Alan sonrió hacia ella.
– ¿Dónde coño está la ropa? -gritó Leslie, acercando su cara a la del niño.
– Eh, son niños, no puedes hablarles así -dijo Cammy, estirándola por el brazo-. Están muy asustados.
Leslie lo miró fijamente.
– No me levantes la mano.
– No te estoy levantando la mano, Leslie. Sólo te digo que los vas a hacer llorar si les gritas así.
Como si fuera un acto reflejo, Alan se puso a llorar.
– Quiero a mi papá -dijo-. ¿Dónde está mi papá?
John empezó a lloriquear debajo del casco. Los bebés se contagiaron del ambiente y empezaron a chillar.
– ¿Lo ves? -dijo Cammy-. Les has hecho llorar.
Leslie le dio un fuerte golpe en el pecho.
– No, Cameron, tú les has hecho llorar.
Justo en ese momento, se abrió la puerta de casa y apareció Jimmy acompañado por los dos policías. Los niños corrieron hacia él en silencio, tambaleándose y arrastrándose hasta su padre, aferrándose a las piernas y manos de Jimmy, apoyándose los unos en los otros cuando resbalaban. El último en llegar fue John. Como no veía con el casco puesto, se había golpeado contra el marco de la puerta había caído y luego se había levantado. Se agarró al jersey de su padre, estirándolo por un lado, dejando al descubierto el esquelético y amarillento hombro de Jimmy. El padre los calmó con una caricia a cada uno y haciéndolos callar, pero los niños seguían estirando fuerte de él, amarrándolo como a un Zeppelin descarriado.
– Jimmy, ¿dónde está el billete? -dijo el hombre gordo, con cara de cansado. Tenía a Jimmy agarrado por la axila y parecía que tuviera muchas ganas de estamparlo contra la pared-. ¿Está debajo de la silla?
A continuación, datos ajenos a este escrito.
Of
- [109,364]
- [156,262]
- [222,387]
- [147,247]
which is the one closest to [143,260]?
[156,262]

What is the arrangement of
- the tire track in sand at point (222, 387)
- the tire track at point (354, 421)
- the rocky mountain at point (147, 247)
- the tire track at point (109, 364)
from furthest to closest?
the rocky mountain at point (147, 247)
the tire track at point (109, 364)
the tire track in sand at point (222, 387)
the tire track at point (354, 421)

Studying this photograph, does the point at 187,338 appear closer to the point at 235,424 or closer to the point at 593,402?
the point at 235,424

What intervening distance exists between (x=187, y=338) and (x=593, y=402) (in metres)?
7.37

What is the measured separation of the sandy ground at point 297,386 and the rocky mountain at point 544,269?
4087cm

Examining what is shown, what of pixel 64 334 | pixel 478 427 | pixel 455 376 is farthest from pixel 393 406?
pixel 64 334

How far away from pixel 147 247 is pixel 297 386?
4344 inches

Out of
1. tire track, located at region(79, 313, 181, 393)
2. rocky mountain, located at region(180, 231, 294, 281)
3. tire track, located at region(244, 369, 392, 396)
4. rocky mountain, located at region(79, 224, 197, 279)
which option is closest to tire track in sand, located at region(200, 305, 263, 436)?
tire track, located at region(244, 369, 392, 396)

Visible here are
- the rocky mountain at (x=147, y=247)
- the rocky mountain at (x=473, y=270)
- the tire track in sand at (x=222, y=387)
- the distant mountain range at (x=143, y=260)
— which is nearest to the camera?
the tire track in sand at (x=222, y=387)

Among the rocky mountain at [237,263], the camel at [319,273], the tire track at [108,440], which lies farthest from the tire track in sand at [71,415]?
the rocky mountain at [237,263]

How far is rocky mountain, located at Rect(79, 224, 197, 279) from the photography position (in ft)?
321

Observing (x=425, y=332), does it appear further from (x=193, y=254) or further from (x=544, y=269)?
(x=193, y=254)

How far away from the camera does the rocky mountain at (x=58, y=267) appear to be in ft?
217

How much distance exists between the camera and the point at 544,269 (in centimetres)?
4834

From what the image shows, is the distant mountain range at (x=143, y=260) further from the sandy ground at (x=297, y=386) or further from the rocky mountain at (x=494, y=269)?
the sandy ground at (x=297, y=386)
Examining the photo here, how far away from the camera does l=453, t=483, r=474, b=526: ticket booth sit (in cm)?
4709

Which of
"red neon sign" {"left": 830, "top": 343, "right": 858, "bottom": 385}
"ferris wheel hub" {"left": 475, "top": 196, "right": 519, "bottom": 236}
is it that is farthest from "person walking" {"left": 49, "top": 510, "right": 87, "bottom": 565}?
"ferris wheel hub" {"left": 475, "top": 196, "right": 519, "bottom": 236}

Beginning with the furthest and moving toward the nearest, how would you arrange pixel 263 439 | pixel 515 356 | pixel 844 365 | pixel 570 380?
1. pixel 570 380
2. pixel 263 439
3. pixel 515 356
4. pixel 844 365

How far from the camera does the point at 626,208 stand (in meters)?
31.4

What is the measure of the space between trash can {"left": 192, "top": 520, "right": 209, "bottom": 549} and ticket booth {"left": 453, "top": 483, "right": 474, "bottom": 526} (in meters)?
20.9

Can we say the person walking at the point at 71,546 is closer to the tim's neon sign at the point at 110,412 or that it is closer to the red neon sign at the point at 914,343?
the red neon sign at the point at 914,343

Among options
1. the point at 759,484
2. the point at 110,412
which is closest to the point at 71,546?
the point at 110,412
– Sí. -Jimmy parecía agotado.
La mujer rubia levantó el cojín y empezó a buscar entre los papeles.
– Jimmy -dijo Leslie-, ¿cómo es que ya has vuelto? ¿Te han soltado?
– Solo hemos venido a buscar una prueba -dijo Williams-. El señor Harris tomó un avión a Londres la semana que mataron a su mujer.
– Ah, venga ya -dijo Leslie-. ¿De dónde sacaría el dinero para coger un avión a Londres?